PAGE TEXT:
>>>

Build sentence/paragraph level QA application from python with Vespa
Retrieve paragraph and sentence level information with sparse and dense ranking features
- About the data
- Create and deploy the application
- Feed the data
- Sentence level retrieval
- Sentence level hybrid retrieval
- Paragraph level retrieval
- Conclusion and future work
We will walk through the steps necessary to create a question answering (QA) application that can retrieve sentence or paragraph level answers based on a combination of semantic and/or term-based search. We start by discussing the dataset used and the question and sentence embeddings generated for semantic search. We then include the steps necessary to create and deploy a Vespa application to serve the answers. We make all the required data available to feed the application and show how to query for sentence and paragraph level answers based on a combination of semantic and term-based search.
This tutorial is based on earlier work by the Vespa team to reproduce the results of the paper ReQA: An Evaluation for End-to-End Answer Retrieval Models by Ahmad Et al. using the Stanford Question Answering Dataset (SQuAD) v1.1 dataset.

<<<

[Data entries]
>>>

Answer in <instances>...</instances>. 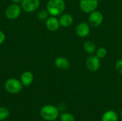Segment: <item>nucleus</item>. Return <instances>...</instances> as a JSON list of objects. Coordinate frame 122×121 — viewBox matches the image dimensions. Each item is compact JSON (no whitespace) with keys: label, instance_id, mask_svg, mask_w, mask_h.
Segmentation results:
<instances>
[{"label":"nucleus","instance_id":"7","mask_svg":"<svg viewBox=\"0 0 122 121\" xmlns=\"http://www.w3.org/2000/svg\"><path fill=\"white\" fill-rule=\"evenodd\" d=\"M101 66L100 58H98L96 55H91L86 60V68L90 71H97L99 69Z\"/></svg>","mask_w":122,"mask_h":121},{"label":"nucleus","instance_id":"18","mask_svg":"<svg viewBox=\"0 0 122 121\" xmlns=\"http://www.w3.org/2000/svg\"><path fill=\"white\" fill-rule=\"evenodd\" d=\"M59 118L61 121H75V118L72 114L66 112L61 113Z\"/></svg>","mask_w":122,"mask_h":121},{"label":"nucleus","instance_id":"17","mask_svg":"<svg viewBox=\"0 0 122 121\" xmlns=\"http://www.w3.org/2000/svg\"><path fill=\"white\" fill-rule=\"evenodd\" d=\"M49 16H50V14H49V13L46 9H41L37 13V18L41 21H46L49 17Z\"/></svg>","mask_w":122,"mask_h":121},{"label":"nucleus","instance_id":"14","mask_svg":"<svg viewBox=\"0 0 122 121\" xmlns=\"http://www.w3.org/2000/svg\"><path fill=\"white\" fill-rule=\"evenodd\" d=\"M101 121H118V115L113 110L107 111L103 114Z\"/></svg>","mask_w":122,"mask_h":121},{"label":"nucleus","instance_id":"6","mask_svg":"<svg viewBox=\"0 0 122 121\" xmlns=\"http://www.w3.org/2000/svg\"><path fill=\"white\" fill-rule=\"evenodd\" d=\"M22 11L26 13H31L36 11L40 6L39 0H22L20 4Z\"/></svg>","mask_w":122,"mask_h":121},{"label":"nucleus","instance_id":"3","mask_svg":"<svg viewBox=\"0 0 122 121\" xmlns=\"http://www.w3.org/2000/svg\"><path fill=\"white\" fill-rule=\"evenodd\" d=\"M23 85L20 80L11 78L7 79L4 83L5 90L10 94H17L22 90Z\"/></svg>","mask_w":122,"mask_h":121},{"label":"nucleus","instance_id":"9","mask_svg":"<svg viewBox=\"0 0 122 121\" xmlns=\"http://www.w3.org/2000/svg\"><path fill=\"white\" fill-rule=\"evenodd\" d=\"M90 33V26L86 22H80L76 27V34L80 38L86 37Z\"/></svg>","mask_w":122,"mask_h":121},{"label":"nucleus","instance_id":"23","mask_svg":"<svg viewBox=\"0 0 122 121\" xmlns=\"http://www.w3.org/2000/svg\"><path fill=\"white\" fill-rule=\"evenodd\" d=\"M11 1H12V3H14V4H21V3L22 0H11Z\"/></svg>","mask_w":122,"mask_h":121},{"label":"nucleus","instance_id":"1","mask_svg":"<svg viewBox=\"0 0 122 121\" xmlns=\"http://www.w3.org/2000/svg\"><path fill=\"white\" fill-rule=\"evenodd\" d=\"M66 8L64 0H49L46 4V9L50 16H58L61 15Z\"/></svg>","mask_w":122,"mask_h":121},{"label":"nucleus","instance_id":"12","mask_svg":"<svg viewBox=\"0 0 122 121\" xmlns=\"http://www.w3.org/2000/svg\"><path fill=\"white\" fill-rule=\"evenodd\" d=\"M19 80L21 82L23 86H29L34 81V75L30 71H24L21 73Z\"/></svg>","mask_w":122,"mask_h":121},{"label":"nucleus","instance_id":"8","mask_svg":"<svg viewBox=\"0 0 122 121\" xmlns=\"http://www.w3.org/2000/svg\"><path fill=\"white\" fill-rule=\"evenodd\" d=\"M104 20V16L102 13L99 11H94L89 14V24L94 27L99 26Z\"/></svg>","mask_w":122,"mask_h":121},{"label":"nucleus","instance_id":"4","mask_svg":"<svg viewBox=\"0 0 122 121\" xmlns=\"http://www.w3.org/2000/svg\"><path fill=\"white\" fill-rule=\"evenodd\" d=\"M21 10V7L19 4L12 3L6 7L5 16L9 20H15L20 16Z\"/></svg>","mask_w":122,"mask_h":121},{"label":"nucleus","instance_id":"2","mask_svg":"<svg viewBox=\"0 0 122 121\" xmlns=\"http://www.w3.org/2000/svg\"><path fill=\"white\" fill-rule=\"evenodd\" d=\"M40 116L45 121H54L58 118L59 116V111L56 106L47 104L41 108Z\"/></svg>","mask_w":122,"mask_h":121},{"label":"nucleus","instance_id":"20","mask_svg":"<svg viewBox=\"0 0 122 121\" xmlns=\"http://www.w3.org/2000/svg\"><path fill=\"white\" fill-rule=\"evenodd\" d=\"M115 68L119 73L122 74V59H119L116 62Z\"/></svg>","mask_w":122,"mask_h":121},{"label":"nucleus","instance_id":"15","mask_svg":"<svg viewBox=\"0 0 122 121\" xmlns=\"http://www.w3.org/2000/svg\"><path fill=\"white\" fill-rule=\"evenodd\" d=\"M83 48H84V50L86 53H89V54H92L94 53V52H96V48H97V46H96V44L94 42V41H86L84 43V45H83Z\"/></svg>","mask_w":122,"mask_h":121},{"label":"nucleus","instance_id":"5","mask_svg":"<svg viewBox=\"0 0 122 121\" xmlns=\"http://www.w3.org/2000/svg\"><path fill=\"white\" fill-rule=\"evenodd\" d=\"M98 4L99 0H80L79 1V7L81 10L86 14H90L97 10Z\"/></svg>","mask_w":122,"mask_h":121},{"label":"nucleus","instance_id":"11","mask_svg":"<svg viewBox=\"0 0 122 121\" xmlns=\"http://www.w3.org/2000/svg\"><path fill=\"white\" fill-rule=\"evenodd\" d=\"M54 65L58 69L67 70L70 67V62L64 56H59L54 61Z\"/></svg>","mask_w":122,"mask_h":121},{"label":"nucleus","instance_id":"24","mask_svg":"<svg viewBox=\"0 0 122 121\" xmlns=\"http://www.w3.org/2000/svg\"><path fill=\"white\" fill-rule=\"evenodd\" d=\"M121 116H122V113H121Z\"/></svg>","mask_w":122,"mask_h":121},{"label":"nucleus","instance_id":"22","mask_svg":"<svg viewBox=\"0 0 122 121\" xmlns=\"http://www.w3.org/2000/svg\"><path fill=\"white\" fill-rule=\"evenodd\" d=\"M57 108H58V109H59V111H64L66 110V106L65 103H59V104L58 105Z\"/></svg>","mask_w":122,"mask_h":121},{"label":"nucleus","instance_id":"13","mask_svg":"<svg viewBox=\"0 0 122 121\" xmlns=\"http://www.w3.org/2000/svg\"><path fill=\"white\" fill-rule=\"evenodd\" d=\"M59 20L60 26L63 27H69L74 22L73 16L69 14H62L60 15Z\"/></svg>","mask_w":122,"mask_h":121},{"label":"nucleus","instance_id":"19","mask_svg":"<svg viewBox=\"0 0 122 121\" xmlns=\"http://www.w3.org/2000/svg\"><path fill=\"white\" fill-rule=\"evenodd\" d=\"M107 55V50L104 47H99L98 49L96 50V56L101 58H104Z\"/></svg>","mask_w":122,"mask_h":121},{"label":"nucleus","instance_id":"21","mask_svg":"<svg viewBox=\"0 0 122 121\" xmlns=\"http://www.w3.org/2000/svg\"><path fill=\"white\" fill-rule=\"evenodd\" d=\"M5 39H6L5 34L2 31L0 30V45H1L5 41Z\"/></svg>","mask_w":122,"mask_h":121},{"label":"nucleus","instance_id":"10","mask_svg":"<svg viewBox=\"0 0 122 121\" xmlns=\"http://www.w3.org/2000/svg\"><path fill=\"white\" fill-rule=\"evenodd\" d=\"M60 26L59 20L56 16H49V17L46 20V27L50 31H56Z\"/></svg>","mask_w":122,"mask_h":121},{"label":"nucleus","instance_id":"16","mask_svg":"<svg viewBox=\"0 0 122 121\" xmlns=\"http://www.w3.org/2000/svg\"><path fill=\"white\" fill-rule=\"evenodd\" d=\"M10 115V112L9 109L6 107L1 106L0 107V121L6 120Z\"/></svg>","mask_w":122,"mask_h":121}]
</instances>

<<<
>>>

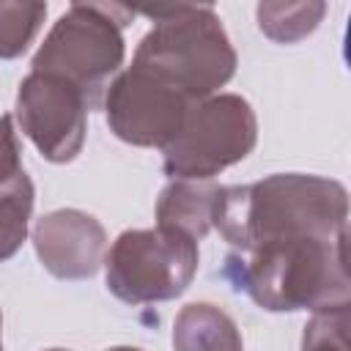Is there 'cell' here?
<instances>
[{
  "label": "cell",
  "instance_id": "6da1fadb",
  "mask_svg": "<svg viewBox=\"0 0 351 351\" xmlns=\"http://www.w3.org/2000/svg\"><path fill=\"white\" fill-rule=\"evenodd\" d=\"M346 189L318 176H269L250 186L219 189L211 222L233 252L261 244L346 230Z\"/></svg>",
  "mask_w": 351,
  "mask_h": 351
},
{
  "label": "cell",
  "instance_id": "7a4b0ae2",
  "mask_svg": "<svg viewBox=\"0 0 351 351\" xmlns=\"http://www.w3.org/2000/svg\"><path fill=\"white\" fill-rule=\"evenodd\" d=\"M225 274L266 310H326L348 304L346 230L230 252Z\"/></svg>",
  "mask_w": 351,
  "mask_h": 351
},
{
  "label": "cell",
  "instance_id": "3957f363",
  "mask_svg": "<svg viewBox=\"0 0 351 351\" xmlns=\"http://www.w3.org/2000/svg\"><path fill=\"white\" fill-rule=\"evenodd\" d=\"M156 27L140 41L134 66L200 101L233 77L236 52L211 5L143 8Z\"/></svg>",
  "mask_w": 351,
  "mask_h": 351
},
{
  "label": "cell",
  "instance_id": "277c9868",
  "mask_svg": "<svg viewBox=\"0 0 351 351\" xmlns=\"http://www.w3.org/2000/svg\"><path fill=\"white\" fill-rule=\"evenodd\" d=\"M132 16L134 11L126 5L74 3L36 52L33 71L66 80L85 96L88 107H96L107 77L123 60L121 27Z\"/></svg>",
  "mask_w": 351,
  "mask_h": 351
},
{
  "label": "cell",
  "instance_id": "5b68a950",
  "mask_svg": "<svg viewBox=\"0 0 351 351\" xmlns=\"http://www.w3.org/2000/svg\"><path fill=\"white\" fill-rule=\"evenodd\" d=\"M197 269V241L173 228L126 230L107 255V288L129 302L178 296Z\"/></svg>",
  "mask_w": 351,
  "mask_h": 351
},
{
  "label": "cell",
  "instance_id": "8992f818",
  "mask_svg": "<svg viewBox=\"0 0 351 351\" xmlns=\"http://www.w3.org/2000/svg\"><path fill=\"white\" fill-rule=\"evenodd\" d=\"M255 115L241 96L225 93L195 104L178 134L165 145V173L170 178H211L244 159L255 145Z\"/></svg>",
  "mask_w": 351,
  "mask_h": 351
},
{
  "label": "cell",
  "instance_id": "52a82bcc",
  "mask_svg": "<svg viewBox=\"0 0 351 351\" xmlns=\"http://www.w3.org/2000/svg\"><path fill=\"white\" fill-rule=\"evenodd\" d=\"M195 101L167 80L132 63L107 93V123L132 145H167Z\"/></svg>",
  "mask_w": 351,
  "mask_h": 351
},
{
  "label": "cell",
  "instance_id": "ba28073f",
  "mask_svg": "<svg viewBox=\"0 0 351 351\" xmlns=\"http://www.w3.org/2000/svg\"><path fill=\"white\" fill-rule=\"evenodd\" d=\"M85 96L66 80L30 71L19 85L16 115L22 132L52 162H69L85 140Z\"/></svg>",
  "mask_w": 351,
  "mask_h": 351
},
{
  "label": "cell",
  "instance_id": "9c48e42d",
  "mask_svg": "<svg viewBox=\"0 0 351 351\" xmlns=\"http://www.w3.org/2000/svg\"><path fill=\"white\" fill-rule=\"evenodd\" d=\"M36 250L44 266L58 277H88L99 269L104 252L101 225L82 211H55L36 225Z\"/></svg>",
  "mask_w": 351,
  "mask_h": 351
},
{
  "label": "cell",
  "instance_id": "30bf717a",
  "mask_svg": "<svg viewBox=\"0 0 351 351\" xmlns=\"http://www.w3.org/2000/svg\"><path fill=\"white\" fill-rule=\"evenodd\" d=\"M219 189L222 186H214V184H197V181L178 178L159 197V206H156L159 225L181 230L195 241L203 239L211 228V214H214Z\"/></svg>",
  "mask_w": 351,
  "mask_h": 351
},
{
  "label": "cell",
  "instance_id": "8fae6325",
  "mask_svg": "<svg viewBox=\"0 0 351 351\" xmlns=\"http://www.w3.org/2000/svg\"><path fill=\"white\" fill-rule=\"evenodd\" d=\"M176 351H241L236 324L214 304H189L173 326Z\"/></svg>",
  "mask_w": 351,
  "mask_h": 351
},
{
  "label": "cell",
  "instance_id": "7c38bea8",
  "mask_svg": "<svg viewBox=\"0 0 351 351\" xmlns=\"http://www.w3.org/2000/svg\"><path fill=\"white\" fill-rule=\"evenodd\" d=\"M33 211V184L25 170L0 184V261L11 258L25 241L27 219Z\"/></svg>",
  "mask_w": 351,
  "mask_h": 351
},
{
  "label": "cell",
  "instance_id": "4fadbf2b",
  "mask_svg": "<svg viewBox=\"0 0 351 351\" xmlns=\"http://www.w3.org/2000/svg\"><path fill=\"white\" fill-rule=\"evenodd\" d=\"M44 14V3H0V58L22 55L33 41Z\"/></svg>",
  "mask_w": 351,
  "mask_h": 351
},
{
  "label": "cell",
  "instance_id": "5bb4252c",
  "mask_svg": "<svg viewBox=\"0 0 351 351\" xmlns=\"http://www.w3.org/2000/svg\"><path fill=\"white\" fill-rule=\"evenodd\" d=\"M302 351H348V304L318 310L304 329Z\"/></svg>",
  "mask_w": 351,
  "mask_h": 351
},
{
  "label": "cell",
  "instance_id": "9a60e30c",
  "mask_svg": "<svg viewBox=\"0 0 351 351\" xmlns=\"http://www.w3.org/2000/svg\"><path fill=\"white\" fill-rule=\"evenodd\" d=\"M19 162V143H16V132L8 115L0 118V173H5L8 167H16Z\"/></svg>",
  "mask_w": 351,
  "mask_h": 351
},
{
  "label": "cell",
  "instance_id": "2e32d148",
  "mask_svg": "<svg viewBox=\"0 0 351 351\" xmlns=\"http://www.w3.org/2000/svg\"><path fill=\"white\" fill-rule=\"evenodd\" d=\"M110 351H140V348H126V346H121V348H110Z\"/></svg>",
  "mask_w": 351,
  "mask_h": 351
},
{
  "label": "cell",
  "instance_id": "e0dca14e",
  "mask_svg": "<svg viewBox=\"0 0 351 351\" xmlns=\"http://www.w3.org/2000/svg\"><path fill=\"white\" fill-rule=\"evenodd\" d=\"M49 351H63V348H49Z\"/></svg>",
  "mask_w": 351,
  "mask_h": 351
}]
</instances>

<<<

Print the stretch of the Vespa QA tutorial from "This tutorial is" through "(SQuAD) v1.1 dataset.", word for word.

FULL OUTPUT:
This tutorial is based on earlier work by the Vespa team to reproduce the results of the paper ReQA: An Evaluation for End-to-End Answer Retrieval Models by Ahmad Et al. using the Stanford Question Answering Dataset (SQuAD) v1.1 dataset.